The findings demonstrate the feasibility of creating a partially self-regenerating synthetic cell, moving closer to the goal of building a fully self-replicating system. The results highlight the importance of resource allocation and competition in these systems, emphasizing the need for precise control of DNA concentrations and ratios for optimal performance. The computational model helps explain the observed experimental behavior, providing a framework for future optimization efforts. The work demonstrates a key step towards the construction of a universal biochemical constructor, mirroring von Neumann’s concept. The study also reveals limitations of current technology; the PURE system’s synthesis rate needs improvement to support full self-replication, and further challenges in ribosome and tRNA synthesis remain.
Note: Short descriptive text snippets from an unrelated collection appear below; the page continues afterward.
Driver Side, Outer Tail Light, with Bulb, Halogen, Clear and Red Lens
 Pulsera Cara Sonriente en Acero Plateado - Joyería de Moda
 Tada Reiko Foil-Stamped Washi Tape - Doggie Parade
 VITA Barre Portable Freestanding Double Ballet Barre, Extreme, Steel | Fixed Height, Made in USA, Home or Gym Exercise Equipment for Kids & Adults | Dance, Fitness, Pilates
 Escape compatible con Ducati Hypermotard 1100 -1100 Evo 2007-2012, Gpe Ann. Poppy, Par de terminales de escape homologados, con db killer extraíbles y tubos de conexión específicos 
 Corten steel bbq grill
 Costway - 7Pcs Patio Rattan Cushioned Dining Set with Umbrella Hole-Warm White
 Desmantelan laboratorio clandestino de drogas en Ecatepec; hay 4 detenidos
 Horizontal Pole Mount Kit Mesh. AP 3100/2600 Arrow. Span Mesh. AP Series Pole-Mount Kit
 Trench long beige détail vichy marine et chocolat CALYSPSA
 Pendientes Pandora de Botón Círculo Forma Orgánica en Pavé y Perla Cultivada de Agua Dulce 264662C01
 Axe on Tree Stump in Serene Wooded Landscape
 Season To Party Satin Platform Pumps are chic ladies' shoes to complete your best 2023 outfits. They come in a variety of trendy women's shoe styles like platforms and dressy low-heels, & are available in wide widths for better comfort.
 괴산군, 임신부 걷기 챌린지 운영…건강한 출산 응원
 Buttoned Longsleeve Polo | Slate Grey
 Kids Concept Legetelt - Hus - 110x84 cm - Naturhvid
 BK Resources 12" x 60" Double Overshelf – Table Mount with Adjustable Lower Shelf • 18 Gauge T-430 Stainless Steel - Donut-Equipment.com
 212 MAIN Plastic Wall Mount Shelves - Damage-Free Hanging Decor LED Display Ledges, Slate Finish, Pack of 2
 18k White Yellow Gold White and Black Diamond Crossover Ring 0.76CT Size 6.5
This research presents a significant advance toward the creation of a self-replicating synthetic cell. The successful partial self-regeneration of essential components, including multiple proteins simultaneously, demonstrates the feasibility of the approach. Future work should focus on improving the synthesis rate of the PURE system, integrating ribosome and tRNA synthesis, and implementing more sophisticated control mechanisms to optimize resource allocation and manage resource competition more effectively. The development of active feedback regulation could enhance system robustness and efficiency. The study emphasizes that a combination of mechanistic understanding and systems-level design principles will be essential for creating a fully self-replicating synthetic cell.

The current system only demonstrates partial self-regeneration; it does not yet include self-replication of all necessary components, such as ribosomes and tRNAs. The synthesis rate of the PURE system needs significant improvement to achieve full self-replication. The current system is also relatively complex, requiring precise control of DNA concentrations and ratios. The computational model is a simplification of the actual system, and additional factors might influence system performance.